In contrast, the following minimalist example from arviz does work:

import arviz as az
import numpy as np
import xarray as xr
idata = az.load_arviz_data('regression1d')
x = xr.DataArray(np.linspace(0, 1, 100))
idata.posterior["y_model"] = idata.posterior["intercept"] + idata.posterior["slope"]*x
az.plot_lm(idata=idata, y="y", x=x)

I tried to inspect the two idata’s manually but couldn’t spot any issue. Does anyone have an idea?

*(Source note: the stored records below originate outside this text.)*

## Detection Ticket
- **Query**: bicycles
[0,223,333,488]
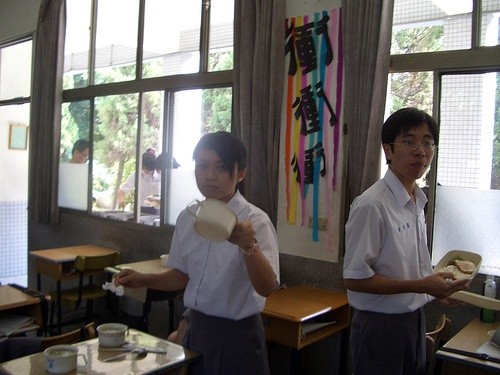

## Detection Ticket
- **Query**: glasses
[389,139,436,152]
[79,150,88,159]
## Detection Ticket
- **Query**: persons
[117,146,161,209]
[111,131,280,375]
[343,107,470,375]
[67,139,96,207]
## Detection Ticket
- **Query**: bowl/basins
[160,254,169,266]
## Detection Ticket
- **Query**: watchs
[241,239,259,256]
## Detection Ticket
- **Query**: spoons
[103,348,147,362]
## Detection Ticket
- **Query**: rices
[438,265,471,281]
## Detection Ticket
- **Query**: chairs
[426,313,450,375]
[0,323,96,366]
[50,251,120,327]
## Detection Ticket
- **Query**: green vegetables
[152,194,161,196]
[453,256,464,261]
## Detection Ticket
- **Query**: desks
[0,244,500,375]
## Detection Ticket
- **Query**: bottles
[480,274,497,323]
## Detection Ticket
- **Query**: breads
[455,260,476,273]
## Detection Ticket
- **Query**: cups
[96,323,130,348]
[43,345,89,375]
[186,198,238,242]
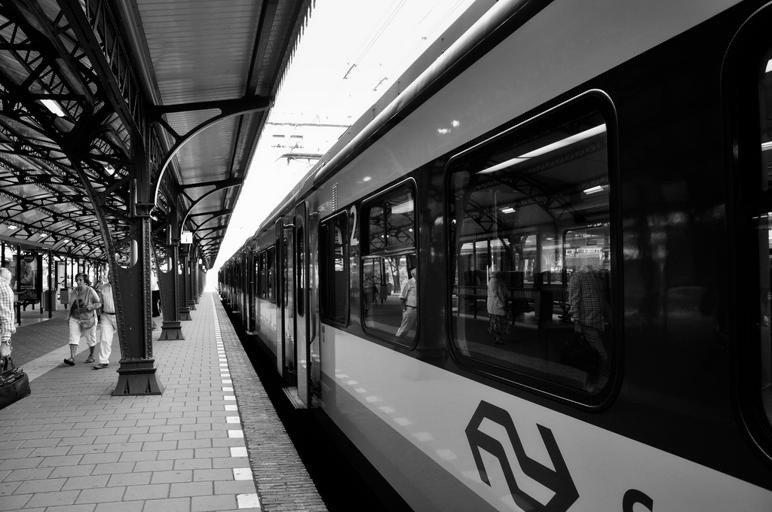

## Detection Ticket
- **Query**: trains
[217,0,772,512]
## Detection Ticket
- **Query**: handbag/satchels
[0,356,32,411]
[79,316,95,329]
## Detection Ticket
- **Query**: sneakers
[92,364,109,369]
[86,354,96,363]
[64,358,75,366]
[152,309,162,317]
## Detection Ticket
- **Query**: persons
[395,266,417,338]
[370,283,378,305]
[379,280,389,305]
[525,270,535,284]
[94,271,119,369]
[0,268,12,284]
[95,275,103,289]
[566,244,610,385]
[0,277,16,359]
[63,273,102,366]
[487,255,516,350]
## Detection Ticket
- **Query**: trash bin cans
[60,288,69,304]
[44,289,56,311]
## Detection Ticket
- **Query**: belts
[103,311,116,315]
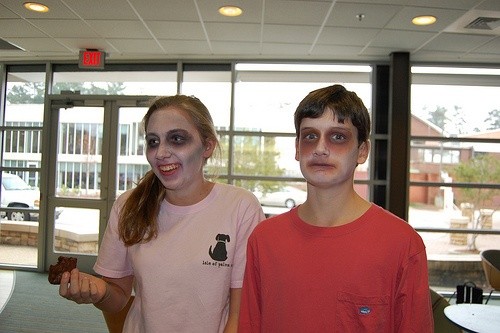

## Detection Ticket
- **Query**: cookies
[48,256,78,285]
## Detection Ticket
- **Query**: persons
[58,94,266,333]
[237,83,434,333]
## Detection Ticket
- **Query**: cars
[252,185,307,208]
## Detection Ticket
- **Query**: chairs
[481,250,500,305]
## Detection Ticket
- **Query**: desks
[444,304,500,333]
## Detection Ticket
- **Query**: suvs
[0,173,63,222]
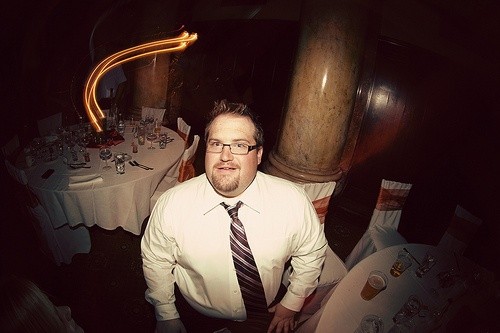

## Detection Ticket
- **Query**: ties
[220,201,271,333]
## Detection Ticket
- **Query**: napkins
[68,173,103,186]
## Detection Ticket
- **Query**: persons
[140,99,328,333]
[0,275,84,333]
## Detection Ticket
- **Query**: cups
[354,314,385,333]
[114,151,126,174]
[390,250,413,278]
[387,294,448,333]
[360,271,388,301]
[155,120,162,133]
[129,115,135,125]
[415,254,435,277]
[159,134,167,149]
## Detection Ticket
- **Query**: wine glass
[144,126,157,149]
[99,145,112,170]
[31,124,92,166]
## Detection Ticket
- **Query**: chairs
[345,180,412,273]
[282,182,347,314]
[176,117,191,145]
[0,113,91,266]
[440,204,486,259]
[142,106,166,124]
[178,135,200,184]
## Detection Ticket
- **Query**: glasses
[204,142,259,155]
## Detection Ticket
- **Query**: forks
[70,165,91,169]
[128,160,153,170]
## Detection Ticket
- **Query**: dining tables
[11,120,186,237]
[296,243,500,333]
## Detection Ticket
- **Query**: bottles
[118,114,124,133]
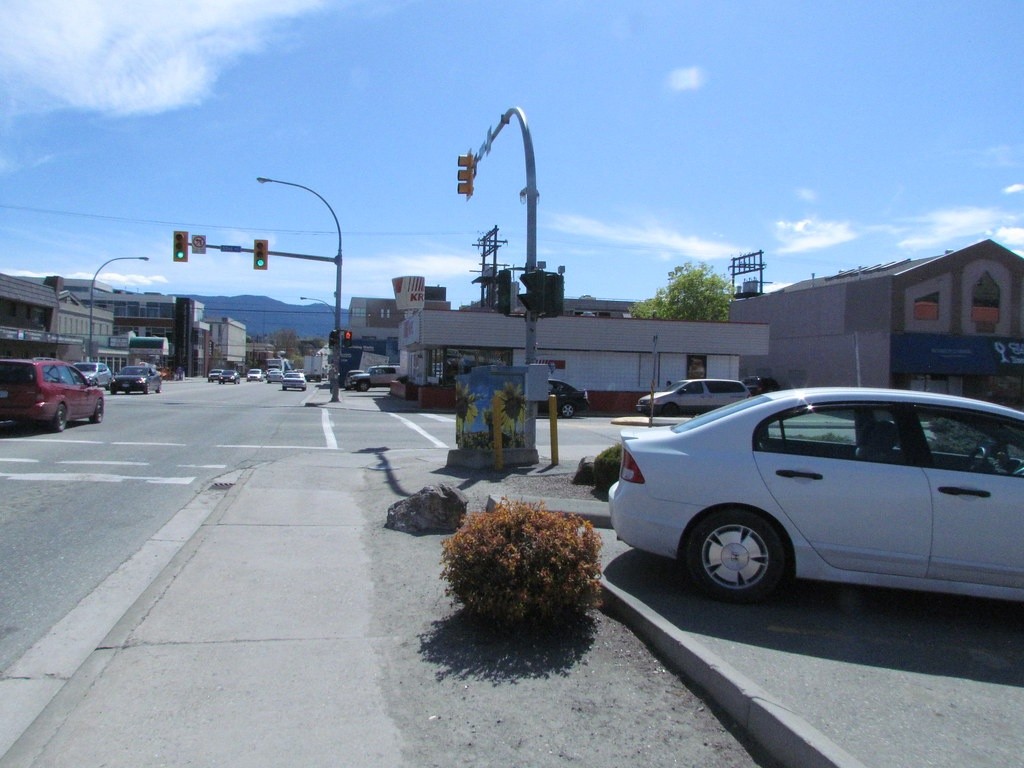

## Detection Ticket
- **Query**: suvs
[741,376,780,396]
[635,379,752,417]
[0,357,105,433]
[350,363,400,392]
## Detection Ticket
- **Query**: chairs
[848,419,905,465]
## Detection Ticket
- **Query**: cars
[72,363,113,390]
[110,365,162,396]
[208,368,307,391]
[345,370,364,390]
[538,379,590,417]
[609,386,1024,605]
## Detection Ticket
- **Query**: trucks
[303,356,322,382]
[265,359,284,374]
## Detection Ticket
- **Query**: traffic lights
[174,230,188,262]
[458,155,468,194]
[517,273,541,312]
[344,332,351,347]
[253,240,268,270]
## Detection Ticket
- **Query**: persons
[666,381,671,387]
[328,365,335,393]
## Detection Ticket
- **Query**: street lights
[89,257,149,361]
[220,319,251,369]
[257,177,343,402]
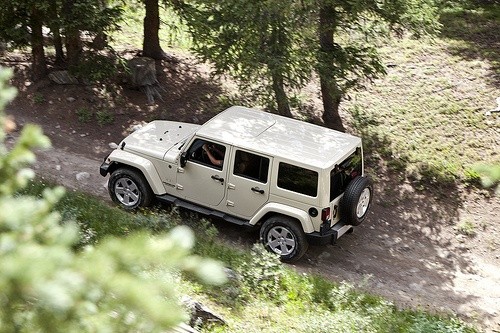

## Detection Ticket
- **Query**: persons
[202,144,244,172]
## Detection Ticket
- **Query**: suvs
[100,106,373,264]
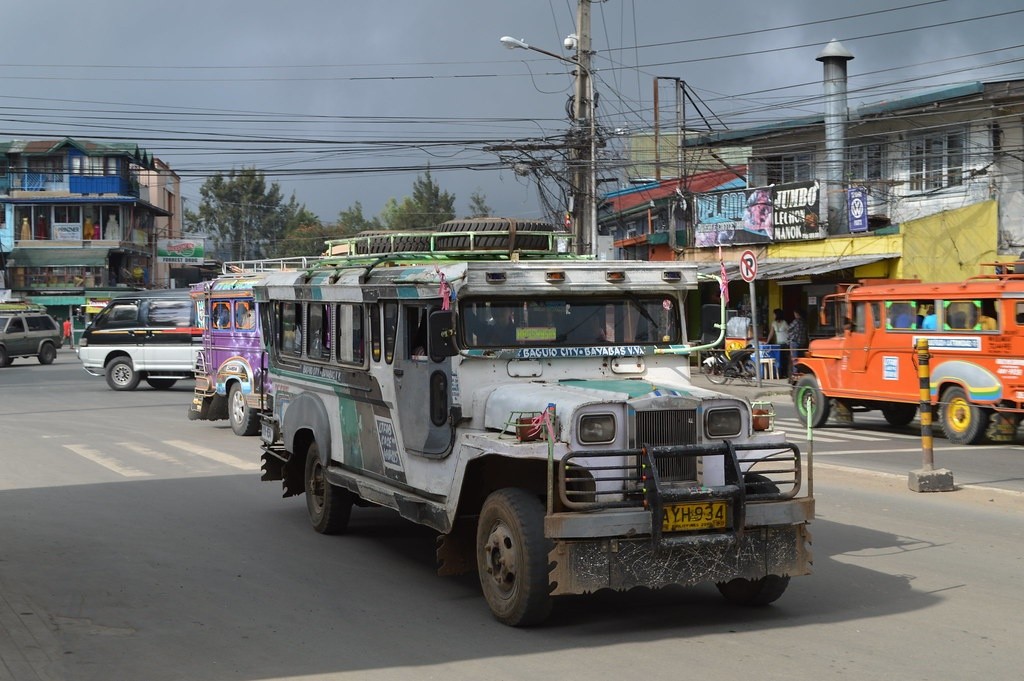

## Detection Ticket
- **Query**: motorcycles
[696,345,758,387]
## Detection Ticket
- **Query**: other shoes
[781,376,787,379]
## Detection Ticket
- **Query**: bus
[188,255,503,438]
[790,260,1024,442]
[257,252,822,629]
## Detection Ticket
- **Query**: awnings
[690,255,905,281]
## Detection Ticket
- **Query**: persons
[890,304,937,330]
[762,308,806,378]
[85,213,118,240]
[37,215,47,240]
[20,217,30,240]
[60,316,74,349]
[486,299,521,347]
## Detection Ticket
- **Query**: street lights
[496,36,598,259]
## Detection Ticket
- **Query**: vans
[76,292,197,390]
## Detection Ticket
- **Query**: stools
[759,358,779,380]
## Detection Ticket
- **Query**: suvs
[0,306,63,369]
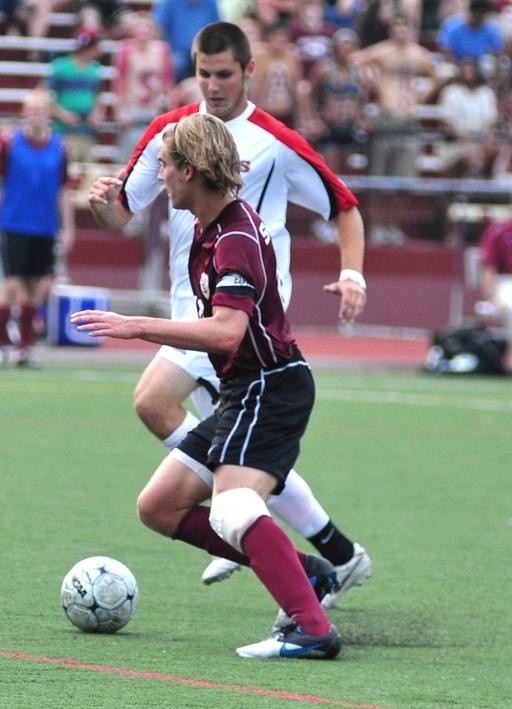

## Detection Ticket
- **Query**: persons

Hi, sorry the question slipped through the cracks. I recently fixed a bug in plot_lm but I think it was a different one, and the notebook no longer uses it. Do you have a minimal example that shows the issue? data organization and facetting in plot_lm is quite convoluted but it might be fixable, I can take a look given the example to quickly play around and test it

Hi, I’ve experienced the same issue and what solved it for me was to drop unwanted dimensions. It seems that

idata.posterior["y_model"]

is, e.g. of shape (1, 1000, 1, 393, 1), containing (‘chain’, ‘draw’, ‘predictors’, ‘dim_0’, ‘dim_1’).
az.plot_lm says that y_model needs to be of the same shape as y, plus added chains and draws. So, we want to drop some dimensions, namely ‘predictors’ and ‘dim_1’.

idata.posterior["y_model"] = idata.posterior["y_model"].squeeze(dim=["predictors", "dim_1"], drop=True)

Now, y_model is of shape (1, 1000, 393) and y is of shape (393,).

1 Like

You can also used the extract() method from arviz, which accomplishes much the same thing.

That is very useful, thanks! It would probably be better to modify the code within plot_lm and add an squeeze for dimensions (other than chain and draw) that are in y_model or y_hat but not in observed data, or at least check and raise a more informative warning/error.